> **Provided material**
Segment Open

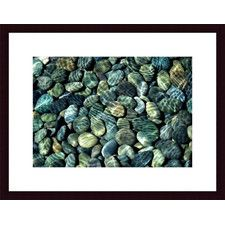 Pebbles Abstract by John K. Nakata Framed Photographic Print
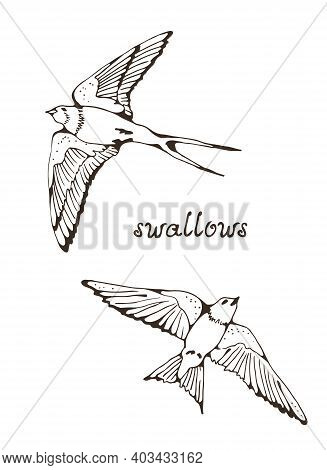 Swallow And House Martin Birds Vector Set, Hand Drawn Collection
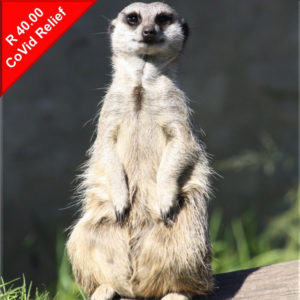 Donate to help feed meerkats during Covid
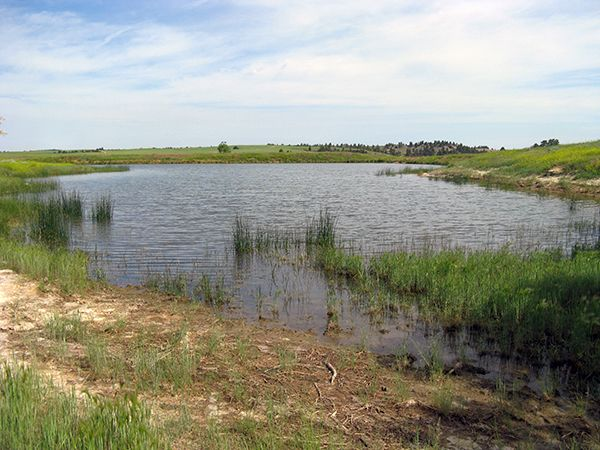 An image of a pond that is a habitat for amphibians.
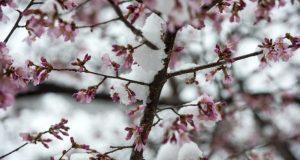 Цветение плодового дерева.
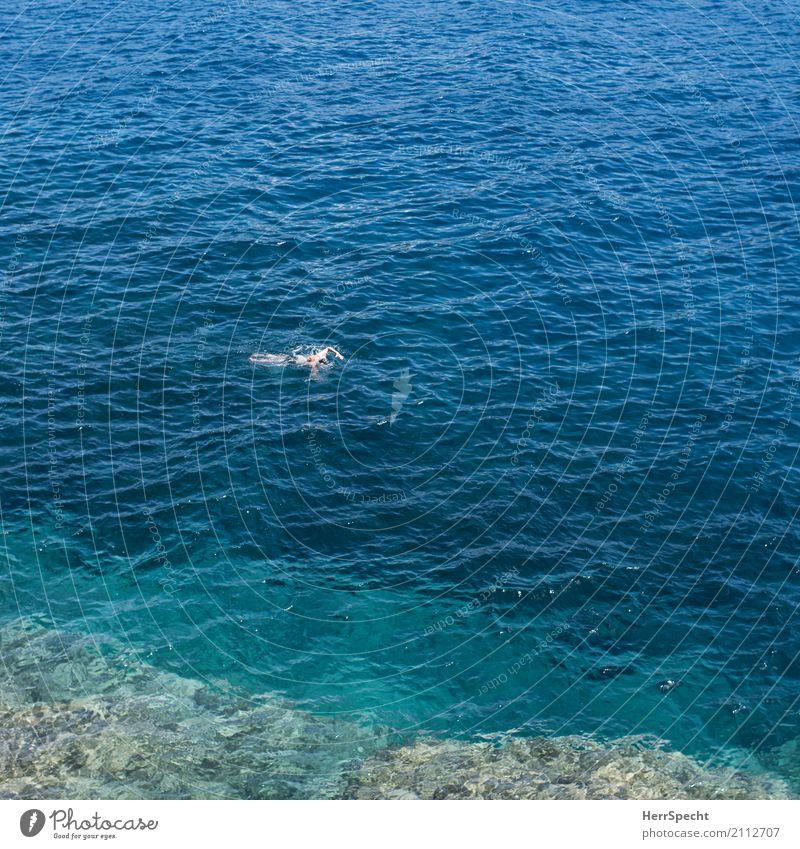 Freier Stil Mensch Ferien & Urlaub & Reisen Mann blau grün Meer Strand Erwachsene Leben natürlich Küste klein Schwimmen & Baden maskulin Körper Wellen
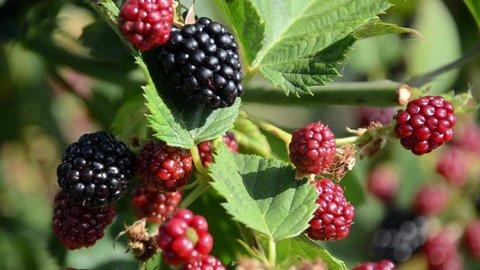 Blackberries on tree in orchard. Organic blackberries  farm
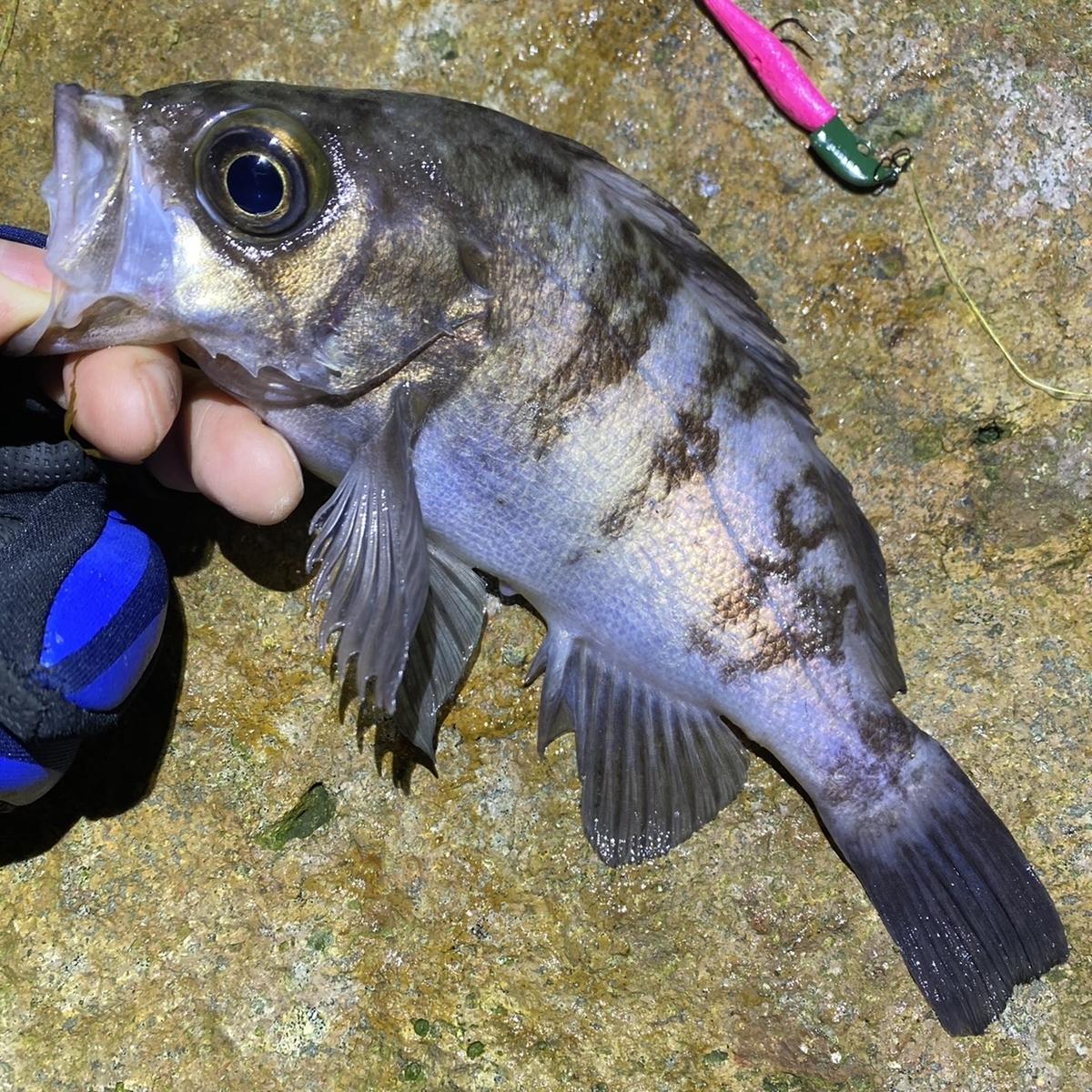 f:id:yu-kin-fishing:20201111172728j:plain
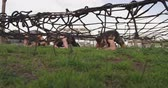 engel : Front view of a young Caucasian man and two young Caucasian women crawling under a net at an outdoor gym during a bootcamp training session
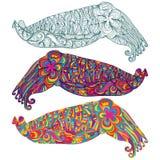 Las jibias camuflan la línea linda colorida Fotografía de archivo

Segment Closed

> **Problem**
Give back exactly the lines from the one containing "An image of" to the final line of the entries, both included, and no picture.

> **Task result**
 An image of a pond that is a habitat for amphibians.
 Цветение плодового дерева.
 Freier Stil Mensch Ferien & Urlaub & Reisen Mann blau grün Meer Strand Erwachsene Leben natürlich Küste klein Schwimmen & Baden maskulin Körper Wellen
 Blackberries on tree in orchard. Organic blackberries  farm
 f:id:yu-kin-fishing:20201111172728j:plain
 engel : Front view of a young Caucasian man and two young Caucasian women crawling under a net at an outdoor gym during a bootcamp training session
 Las jibias camuflan la línea linda colorida Fotografía de archivo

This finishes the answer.